- [What the task asks] Output the records in full, exactly as given.

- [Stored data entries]
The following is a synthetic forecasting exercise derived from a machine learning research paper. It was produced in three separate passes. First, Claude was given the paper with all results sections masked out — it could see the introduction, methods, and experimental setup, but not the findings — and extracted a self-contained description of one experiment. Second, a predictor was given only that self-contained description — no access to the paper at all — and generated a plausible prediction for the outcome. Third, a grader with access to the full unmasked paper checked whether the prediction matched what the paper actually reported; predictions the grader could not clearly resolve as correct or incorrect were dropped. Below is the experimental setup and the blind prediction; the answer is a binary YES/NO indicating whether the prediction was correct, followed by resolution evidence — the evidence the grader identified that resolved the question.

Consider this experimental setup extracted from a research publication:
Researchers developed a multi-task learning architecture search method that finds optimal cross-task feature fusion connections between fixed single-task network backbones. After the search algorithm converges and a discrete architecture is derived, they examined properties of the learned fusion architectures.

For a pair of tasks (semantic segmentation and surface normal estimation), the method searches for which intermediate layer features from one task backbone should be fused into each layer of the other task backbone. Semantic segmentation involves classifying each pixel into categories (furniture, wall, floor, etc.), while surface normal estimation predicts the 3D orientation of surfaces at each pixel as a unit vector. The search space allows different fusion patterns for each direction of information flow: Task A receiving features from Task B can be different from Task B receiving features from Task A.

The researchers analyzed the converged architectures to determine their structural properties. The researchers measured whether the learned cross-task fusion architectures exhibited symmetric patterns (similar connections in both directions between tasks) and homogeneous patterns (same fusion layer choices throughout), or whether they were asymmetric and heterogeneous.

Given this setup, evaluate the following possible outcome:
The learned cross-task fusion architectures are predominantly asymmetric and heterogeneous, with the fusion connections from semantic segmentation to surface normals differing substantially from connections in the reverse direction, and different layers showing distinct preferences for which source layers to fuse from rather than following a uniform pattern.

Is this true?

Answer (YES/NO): YES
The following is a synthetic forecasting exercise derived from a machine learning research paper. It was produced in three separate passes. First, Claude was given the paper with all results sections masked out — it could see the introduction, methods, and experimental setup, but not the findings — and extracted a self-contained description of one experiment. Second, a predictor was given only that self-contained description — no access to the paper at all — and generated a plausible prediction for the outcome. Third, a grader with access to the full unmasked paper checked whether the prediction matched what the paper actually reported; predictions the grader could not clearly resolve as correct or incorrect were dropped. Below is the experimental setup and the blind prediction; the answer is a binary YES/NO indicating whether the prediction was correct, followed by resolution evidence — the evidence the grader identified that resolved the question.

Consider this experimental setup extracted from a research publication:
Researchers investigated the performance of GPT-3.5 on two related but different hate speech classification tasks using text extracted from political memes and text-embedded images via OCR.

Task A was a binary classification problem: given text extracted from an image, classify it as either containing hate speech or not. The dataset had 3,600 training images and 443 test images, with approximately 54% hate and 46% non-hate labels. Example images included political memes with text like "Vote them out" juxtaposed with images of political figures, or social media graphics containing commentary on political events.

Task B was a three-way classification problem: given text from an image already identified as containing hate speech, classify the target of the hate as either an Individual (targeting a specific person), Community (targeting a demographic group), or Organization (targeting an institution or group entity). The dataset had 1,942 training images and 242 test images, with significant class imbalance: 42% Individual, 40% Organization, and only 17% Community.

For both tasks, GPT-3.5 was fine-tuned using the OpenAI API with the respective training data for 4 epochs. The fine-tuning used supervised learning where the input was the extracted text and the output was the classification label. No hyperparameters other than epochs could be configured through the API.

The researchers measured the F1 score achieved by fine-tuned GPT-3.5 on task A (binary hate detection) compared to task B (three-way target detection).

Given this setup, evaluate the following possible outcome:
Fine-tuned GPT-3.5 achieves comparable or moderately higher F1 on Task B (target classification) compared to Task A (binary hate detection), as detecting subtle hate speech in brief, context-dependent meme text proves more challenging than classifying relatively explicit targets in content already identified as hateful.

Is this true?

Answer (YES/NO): NO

- [Task answer]
The following is a synthetic forecasting exercise derived from a machine learning research paper. It was produced in three separate passes. First, Claude was given the paper with all results sections masked out — it could see the introduction, methods, and experimental setup, but not the findings — and extracted a self-contained description of one experiment. Second, a predictor was given only that self-contained description — no access to the paper at all — and generated a plausible prediction for the outcome. Third, a grader with access to the full unmasked paper checked whether the prediction matched what the paper actually reported; predictions the grader could not clearly resolve as correct or incorrect were dropped. Below is the experimental setup and the blind prediction; the answer is a binary YES/NO indicating whether the prediction was correct, followed by resolution evidence — the evidence the grader identified that resolved the question.

Consider this experimental setup extracted from a research publication:
Researchers developed a multi-task learning architecture search method that finds optimal cross-task feature fusion connections between fixed single-task network backbones. After the search algorithm converges and a discrete architecture is derived, they examined properties of the learned fusion architectures.

For a pair of tasks (semantic segmentation and surface normal estimation), the method searches for which intermediate layer features from one task backbone should be fused into each layer of the other task backbone. Semantic segmentation involves classifying each pixel into categories (furniture, wall, floor, etc.), while surface normal estimation predicts the 3D orientation of surfaces at each pixel as a unit vector. The search space allows different fusion patterns for each direction of information flow: Task A receiving features from Task B can be different from Task B receiving features from Task A.

The researchers analyzed the converged architectures to determine their structural properties. The researchers measured whether the learned cross-task fusion architectures exhibited symmetric patterns (similar connections in both directions between tasks) and homogeneous patterns (same fusion layer choices throughout), or whether they were asymmetric and heterogeneous.

Given this setup, evaluate the following possible outcome:
The learned cross-task fusion architectures are predominantly asymmetric and heterogeneous, with the fusion connections from semantic segmentation to surface normals differing substantially from connections in the reverse direction, and different layers showing distinct preferences for which source layers to fuse from rather than following a uniform pattern.

Is this true?

Answer (YES/NO): YES
The following is a synthetic forecasting exercise derived from a machine learning research paper. It was produced in three separate passes. First, Claude was given the paper with all results sections masked out — it could see the introduction, methods, and experimental setup, but not the findings — and extracted a self-contained description of one experiment. Second, a predictor was given only that self-contained description — no access to the paper at all — and generated a plausible prediction for the outcome. Third, a grader with access to the full unmasked paper checked whether the prediction matched what the paper actually reported; predictions the grader could not clearly resolve as correct or incorrect were dropped. Below is the experimental setup and the blind prediction; the answer is a binary YES/NO indicating whether the prediction was correct, followed by resolution evidence — the evidence the grader identified that resolved the question.

Consider this experimental setup extracted from a research publication:
Researchers investigated the performance of GPT-3.5 on two related but different hate speech classification tasks using text extracted from political memes and text-embedded images via OCR.

Task A was a binary classification problem: given text extracted from an image, classify it as either containing hate speech or not. The dataset had 3,600 training images and 443 test images, with approximately 54% hate and 46% non-hate labels. Example images included political memes with text like "Vote them out" juxtaposed with images of political figures, or social media graphics containing commentary on political events.

Task B was a three-way classification problem: given text from an image already identified as containing hate speech, classify the target of the hate as either an Individual (targeting a specific person), Community (targeting a demographic group), or Organization (targeting an institution or group entity). The dataset had 1,942 training images and 242 test images, with significant class imbalance: 42% Individual, 40% Organization, and only 17% Community.

For both tasks, GPT-3.5 was fine-tuned using the OpenAI API with the respective training data for 4 epochs. The fine-tuning used supervised learning where the input was the extracted text and the output was the classification label. No hyperparameters other than epochs could be configured through the API.

The researchers measured the F1 score achieved by fine-tuned GPT-3.5 on task A (binary hate detection) compared to task B (three-way target detection).

Given this setup, evaluate the following possible outcome:
Fine-tuned GPT-3.5 achieves comparable or moderately higher F1 on Task B (target classification) compared to Task A (binary hate detection), as detecting subtle hate speech in brief, context-dependent meme text proves more challenging than classifying relatively explicit targets in content already identified as hateful.

Is this true?

Answer (YES/NO): NO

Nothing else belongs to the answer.